Pick out every line of the records below that contains the string "scene", and copy each one. Case counts.

[Data entries]

---

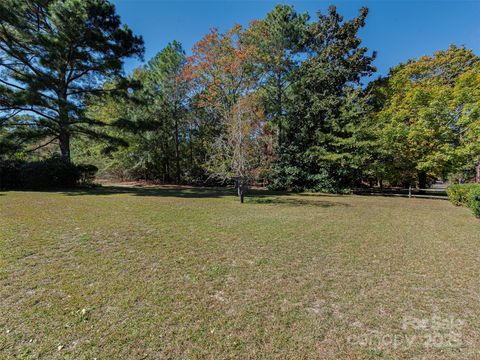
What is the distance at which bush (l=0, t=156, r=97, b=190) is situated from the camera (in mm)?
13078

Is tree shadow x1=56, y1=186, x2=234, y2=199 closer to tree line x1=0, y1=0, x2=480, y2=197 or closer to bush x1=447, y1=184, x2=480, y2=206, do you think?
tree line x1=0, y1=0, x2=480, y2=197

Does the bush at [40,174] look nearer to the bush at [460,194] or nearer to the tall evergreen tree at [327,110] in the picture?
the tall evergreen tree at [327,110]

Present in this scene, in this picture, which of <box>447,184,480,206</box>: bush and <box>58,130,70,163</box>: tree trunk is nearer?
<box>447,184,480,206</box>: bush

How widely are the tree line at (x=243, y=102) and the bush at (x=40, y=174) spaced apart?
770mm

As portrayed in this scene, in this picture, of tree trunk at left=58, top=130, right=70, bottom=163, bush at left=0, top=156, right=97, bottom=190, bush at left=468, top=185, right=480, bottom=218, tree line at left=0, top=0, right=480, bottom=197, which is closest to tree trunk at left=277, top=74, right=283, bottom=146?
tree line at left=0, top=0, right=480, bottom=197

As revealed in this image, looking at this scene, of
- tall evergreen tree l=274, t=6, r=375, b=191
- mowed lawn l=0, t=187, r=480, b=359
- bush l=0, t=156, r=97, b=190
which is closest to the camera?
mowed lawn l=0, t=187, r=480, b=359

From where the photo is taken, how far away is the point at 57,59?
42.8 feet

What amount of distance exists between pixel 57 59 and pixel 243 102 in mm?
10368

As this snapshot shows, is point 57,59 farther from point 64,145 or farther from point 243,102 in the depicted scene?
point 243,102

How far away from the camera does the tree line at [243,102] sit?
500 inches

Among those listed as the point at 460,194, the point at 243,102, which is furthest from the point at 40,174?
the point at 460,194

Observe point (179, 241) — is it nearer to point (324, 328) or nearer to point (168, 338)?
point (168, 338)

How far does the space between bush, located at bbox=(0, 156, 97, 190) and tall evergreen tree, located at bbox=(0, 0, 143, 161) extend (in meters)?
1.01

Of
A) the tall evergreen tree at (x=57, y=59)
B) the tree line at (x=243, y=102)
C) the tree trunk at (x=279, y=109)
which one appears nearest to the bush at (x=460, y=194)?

---

▸ **Expected output**:
Present in this scene, in this picture, which of <box>447,184,480,206</box>: bush and <box>58,130,70,163</box>: tree trunk is nearer?
As portrayed in this scene, in this picture, of tree trunk at left=58, top=130, right=70, bottom=163, bush at left=0, top=156, right=97, bottom=190, bush at left=468, top=185, right=480, bottom=218, tree line at left=0, top=0, right=480, bottom=197, which is closest to tree trunk at left=277, top=74, right=283, bottom=146?
As revealed in this image, looking at this scene, of
As this snapshot shows, is point 57,59 farther from point 64,145 or farther from point 243,102 in the depicted scene?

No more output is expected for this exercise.